Radical levels of customer service, which account for an average of 75 percent all customer interactions, threaten to undermine the customer's affinity for brands in 2012, according to Gartner, Inc. It is critical for customer service organizations to figure out how to harmonize customer service processes that sometimes happen with a human support agent, sometimes through self-service and sometimes by peer-to-peer community networks.

Gartner's central predictions for the CRM customer service and support market are:

By 2014, organizations integrating communities into customer support will realize cost reductions ranging from 10 percent to 50 percent.

The cost savings are principally through the deflection of calls to the community, where the costs are less than 5 percent of the cost of a technical support agent. During 2012, three industries will realize the biggest successes (up to 50 percent savings on a per-case basis) with communities that solve customer support issues: B2B software, consumer electronics and telecommunications service providers. Laggards (less than 5 percent savings) will not get involved in 2012. These will be health insurance, government and banking. The U.S. and parts of Western Europe will lead the trend, with sharply reduced success over the next four years, as the concepts mature.

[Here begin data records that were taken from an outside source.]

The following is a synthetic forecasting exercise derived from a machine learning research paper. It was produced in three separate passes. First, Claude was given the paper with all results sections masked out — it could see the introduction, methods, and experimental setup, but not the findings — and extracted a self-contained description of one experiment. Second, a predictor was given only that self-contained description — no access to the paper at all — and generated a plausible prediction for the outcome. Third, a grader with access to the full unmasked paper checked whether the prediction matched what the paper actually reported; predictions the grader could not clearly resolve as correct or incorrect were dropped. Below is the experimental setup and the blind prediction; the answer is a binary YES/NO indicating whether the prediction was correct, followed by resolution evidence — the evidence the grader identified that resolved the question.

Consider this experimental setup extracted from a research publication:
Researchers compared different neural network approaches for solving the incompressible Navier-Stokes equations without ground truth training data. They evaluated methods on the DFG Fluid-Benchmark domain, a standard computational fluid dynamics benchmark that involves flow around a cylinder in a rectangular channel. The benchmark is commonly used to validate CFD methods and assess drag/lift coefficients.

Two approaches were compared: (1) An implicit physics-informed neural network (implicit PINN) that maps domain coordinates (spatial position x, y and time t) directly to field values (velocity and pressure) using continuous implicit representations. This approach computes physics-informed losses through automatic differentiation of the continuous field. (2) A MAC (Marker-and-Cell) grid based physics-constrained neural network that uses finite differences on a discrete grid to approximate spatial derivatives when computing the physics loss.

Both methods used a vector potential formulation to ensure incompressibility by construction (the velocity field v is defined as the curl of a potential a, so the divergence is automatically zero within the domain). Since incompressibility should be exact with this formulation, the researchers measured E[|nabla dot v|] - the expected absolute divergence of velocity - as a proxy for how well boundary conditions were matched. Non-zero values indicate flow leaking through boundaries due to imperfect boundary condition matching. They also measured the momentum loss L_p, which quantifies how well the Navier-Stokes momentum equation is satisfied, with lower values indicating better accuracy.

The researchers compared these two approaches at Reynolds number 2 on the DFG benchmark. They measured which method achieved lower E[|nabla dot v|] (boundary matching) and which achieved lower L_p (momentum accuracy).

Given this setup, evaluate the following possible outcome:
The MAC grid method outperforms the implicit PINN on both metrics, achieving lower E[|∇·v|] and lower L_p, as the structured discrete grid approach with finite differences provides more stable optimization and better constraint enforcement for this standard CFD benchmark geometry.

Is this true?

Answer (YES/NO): NO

By 2014, customer fallout will drive down customer satisfaction in 70 percent of organizations that shift customer support to communities.

Many organizations are employing communities as a platform for customer support. While there are examples of organizations experiencing moderate to great success in call deflection and increased first-contact resolution (FCR) cost savings, there are also unsuccessful community deployments. These unsuccessful deployments happen when the organization thinks that if it creates community self-help sites, customers will come. Similarly, these deployments tend to be plagued by the perception that peer-to-peer communities require no administration or moderation. Enterprises should recognize and plan for the administration and moderation required to maintain a customer support community, but be ready for the community to fail.

By 2015, 50 percent of online customer self-service search activities will be via a virtual assistant for at least 1,500 large enterprises.

More than 1,500 organizations worldwide are in various stages of production with virtual assistants (VAs). The results range from profound cost savings (5 percent reduction in service costs) and increased customer loyalty to simply the entertainment of having a robotic presence on a website. But the number of organizations adding this capability is growing by 20 percent per year, especially in travel, consumer goods, telecommunications and banking. A challenge is that computer-generated characters have limited ability to maintain an interesting dialogue with users; they need a well-structured and extensive knowledge management engine to become efficient, self-service productivity tools. VAs will lead to further downsizing of customer service centers.

By 2015, the marketing budget allocated to retaining customers and increasing loyalty through customer service will more than double.

As organizations attempt to get social, it is ever prevalent that marketing departments spearhead social media-based initiatives on their behalf. In marketing's continued effort to protect and evolve the organization's brand through social media, the department increasingly engages in two-way communication.

Marketing and customer service departments will have to work in cohesion within an organization to successfully deliver on both strategies. Marketing is likely to fund initiatives that are jointly developed, executed, managed and measured by marketing and customer service. This will put marketing in a lead position to drive retention and loyalty strategies through customer service, improving the alignment between the two departments.

Through 2015, the dominant themes in customer service and support will be collaborative customer service processes, application migration to the cloud and support of mobile consumers.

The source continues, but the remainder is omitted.